Rows:
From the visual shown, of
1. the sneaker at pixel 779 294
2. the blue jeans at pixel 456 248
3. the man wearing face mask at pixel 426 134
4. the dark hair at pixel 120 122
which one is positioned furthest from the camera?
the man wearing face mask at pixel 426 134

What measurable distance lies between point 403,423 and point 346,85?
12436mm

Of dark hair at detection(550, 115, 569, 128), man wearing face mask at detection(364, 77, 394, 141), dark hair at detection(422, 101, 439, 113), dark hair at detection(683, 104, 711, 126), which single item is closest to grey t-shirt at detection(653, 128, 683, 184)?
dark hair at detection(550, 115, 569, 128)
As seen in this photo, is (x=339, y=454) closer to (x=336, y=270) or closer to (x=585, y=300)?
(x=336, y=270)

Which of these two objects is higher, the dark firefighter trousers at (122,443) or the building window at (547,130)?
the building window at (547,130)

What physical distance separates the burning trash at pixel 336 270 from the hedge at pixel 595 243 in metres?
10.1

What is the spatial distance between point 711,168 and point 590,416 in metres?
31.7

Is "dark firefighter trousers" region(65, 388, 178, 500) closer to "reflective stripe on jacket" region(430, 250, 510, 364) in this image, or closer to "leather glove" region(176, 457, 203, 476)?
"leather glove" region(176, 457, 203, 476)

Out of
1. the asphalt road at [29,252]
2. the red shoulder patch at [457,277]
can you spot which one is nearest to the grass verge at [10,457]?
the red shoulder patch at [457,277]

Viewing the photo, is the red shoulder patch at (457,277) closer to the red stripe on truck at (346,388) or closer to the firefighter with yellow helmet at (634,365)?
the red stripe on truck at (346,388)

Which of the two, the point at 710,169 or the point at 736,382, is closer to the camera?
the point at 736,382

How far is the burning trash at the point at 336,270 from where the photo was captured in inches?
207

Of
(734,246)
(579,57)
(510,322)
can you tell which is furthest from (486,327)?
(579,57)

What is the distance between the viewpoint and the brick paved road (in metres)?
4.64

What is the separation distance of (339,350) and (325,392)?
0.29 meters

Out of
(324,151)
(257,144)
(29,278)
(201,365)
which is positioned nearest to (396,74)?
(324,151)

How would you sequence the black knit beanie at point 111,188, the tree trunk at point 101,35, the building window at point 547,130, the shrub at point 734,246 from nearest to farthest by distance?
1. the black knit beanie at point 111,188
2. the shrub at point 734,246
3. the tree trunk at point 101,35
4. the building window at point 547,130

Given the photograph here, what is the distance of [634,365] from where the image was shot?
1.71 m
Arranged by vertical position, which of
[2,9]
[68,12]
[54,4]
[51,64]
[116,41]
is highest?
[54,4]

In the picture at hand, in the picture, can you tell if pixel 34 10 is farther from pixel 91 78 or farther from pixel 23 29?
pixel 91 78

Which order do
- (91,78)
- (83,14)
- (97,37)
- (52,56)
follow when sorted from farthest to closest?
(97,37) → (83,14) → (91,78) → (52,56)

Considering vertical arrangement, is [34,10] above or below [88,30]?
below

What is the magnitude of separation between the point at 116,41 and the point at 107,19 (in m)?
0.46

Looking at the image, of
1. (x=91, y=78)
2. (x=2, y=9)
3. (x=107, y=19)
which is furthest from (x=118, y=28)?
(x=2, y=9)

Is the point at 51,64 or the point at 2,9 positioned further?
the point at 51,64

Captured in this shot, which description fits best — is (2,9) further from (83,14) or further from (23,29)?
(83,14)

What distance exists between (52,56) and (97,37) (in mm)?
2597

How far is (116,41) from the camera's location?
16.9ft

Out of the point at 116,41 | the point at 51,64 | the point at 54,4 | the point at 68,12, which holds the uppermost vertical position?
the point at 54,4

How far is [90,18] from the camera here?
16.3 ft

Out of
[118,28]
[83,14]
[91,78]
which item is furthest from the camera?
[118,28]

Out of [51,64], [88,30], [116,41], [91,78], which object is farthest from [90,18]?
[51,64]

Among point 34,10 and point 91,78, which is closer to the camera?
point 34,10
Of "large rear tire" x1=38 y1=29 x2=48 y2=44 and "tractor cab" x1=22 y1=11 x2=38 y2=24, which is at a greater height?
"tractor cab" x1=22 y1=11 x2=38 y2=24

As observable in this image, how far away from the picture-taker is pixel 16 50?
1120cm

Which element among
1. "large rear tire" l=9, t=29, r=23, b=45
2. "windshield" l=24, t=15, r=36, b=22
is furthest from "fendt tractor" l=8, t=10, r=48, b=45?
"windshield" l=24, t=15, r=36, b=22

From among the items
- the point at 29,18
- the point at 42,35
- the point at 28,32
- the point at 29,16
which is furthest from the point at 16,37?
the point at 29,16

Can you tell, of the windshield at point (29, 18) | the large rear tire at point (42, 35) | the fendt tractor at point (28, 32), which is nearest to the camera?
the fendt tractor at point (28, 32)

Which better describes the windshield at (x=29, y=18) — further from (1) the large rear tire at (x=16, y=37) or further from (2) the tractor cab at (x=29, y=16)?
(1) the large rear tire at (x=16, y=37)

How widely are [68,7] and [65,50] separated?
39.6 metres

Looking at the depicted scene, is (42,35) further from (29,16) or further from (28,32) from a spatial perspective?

Brief:
Copy out all of the lines above word for word, with nothing changed.

Written answer:
From the visual shown, of
1. the sneaker at pixel 779 294
2. the blue jeans at pixel 456 248
3. the man wearing face mask at pixel 426 134
4. the dark hair at pixel 120 122
which one is positioned furthest from the camera?
the man wearing face mask at pixel 426 134

What measurable distance lies between point 403,423 and point 346,85?
12436mm

Of dark hair at detection(550, 115, 569, 128), man wearing face mask at detection(364, 77, 394, 141), dark hair at detection(422, 101, 439, 113), dark hair at detection(683, 104, 711, 126), which single item is closest to grey t-shirt at detection(653, 128, 683, 184)?
dark hair at detection(550, 115, 569, 128)
As seen in this photo, is (x=339, y=454) closer to (x=336, y=270) or closer to (x=585, y=300)?
(x=336, y=270)

Which of these two objects is higher, the dark firefighter trousers at (122,443) or the building window at (547,130)?
the building window at (547,130)

What physical distance separates the burning trash at pixel 336 270 from the hedge at pixel 595 243 in metres?
10.1

What is the spatial distance between point 711,168 and point 590,416 in metres?
31.7

Is "dark firefighter trousers" region(65, 388, 178, 500) closer to "reflective stripe on jacket" region(430, 250, 510, 364) in this image, or closer to "leather glove" region(176, 457, 203, 476)?
"leather glove" region(176, 457, 203, 476)

Out of
1. the asphalt road at [29,252]
2. the red shoulder patch at [457,277]
can you spot which one is nearest to the grass verge at [10,457]?
the red shoulder patch at [457,277]

Viewing the photo, is the red shoulder patch at (457,277) closer to the red stripe on truck at (346,388) or closer to the firefighter with yellow helmet at (634,365)?
the red stripe on truck at (346,388)

Which of the two, the point at 710,169 or the point at 736,382, is closer to the camera?
the point at 736,382

How far is the burning trash at the point at 336,270 from where the photo was captured in inches?
207

Of
(734,246)
(579,57)
(510,322)
can you tell which is furthest from (486,327)?
(579,57)

What is the distance between the viewpoint and the brick paved road (in metres)?
4.64

What is the separation distance of (339,350) and (325,392)?
0.29 meters

Out of
(324,151)
(257,144)
(29,278)
(201,365)
which is positioned nearest to (396,74)?
(324,151)

How would you sequence the black knit beanie at point 111,188, the tree trunk at point 101,35, the building window at point 547,130, the shrub at point 734,246 from nearest to farthest by distance?
1. the black knit beanie at point 111,188
2. the shrub at point 734,246
3. the tree trunk at point 101,35
4. the building window at point 547,130

Given the photograph here, what is the distance of [634,365] from where the image was shot?
1.71 m
Arranged by vertical position, which of
[2,9]
[68,12]
[54,4]
[51,64]
[116,41]
is highest?
[54,4]

In the picture at hand, in the picture, can you tell if pixel 34 10 is farther from pixel 91 78 or farther from pixel 23 29?
pixel 91 78

Which order do
- (91,78)
- (83,14)
- (97,37)
- (52,56)
follow when sorted from farthest to closest?
(97,37) → (83,14) → (91,78) → (52,56)

Considering vertical arrangement, is [34,10] above or below [88,30]?
below

What is the magnitude of separation between the point at 116,41 and the point at 107,19 (in m)?
0.46

Looking at the image, of
1. (x=91, y=78)
2. (x=2, y=9)
3. (x=107, y=19)
which is furthest from (x=118, y=28)?
(x=2, y=9)

Is the point at 51,64 or the point at 2,9 positioned further?
the point at 51,64

Captured in this shot, which description fits best — is (2,9) further from (83,14) or further from (23,29)?
(83,14)

What distance exists between (52,56) and (97,37) (in mm)?
2597

How far is (116,41) from the camera's location?
16.9ft

Out of the point at 116,41 | the point at 51,64 | the point at 54,4 | the point at 68,12, which holds the uppermost vertical position?
the point at 54,4

How far is [90,18] from the camera here?
16.3 ft

Out of
[118,28]
[83,14]
[91,78]
which item is furthest from the camera?
[118,28]

Out of [51,64], [88,30], [116,41], [91,78], which object is farthest from [90,18]?
[51,64]

Among point 34,10 and point 91,78, which is closer to the camera?
point 34,10
Of "large rear tire" x1=38 y1=29 x2=48 y2=44 and "tractor cab" x1=22 y1=11 x2=38 y2=24, which is at a greater height?
"tractor cab" x1=22 y1=11 x2=38 y2=24

As observable in this image, how far away from the picture-taker is pixel 16 50?
1120cm

Which element among
1. "large rear tire" l=9, t=29, r=23, b=45
2. "windshield" l=24, t=15, r=36, b=22
is furthest from "fendt tractor" l=8, t=10, r=48, b=45?
"windshield" l=24, t=15, r=36, b=22

From among the items
- the point at 29,18
- the point at 42,35
- the point at 28,32
- the point at 29,16
which is furthest from the point at 16,37?
the point at 29,16

Can you tell, of the windshield at point (29, 18) | the large rear tire at point (42, 35) | the fendt tractor at point (28, 32), which is nearest to the camera?
the fendt tractor at point (28, 32)

Which better describes the windshield at (x=29, y=18) — further from (1) the large rear tire at (x=16, y=37) or further from (2) the tractor cab at (x=29, y=16)?
(1) the large rear tire at (x=16, y=37)

How widely are [68,7] and [65,50] separated?
39.6 metres

Looking at the depicted scene, is (42,35) further from (29,16) or further from (28,32) from a spatial perspective?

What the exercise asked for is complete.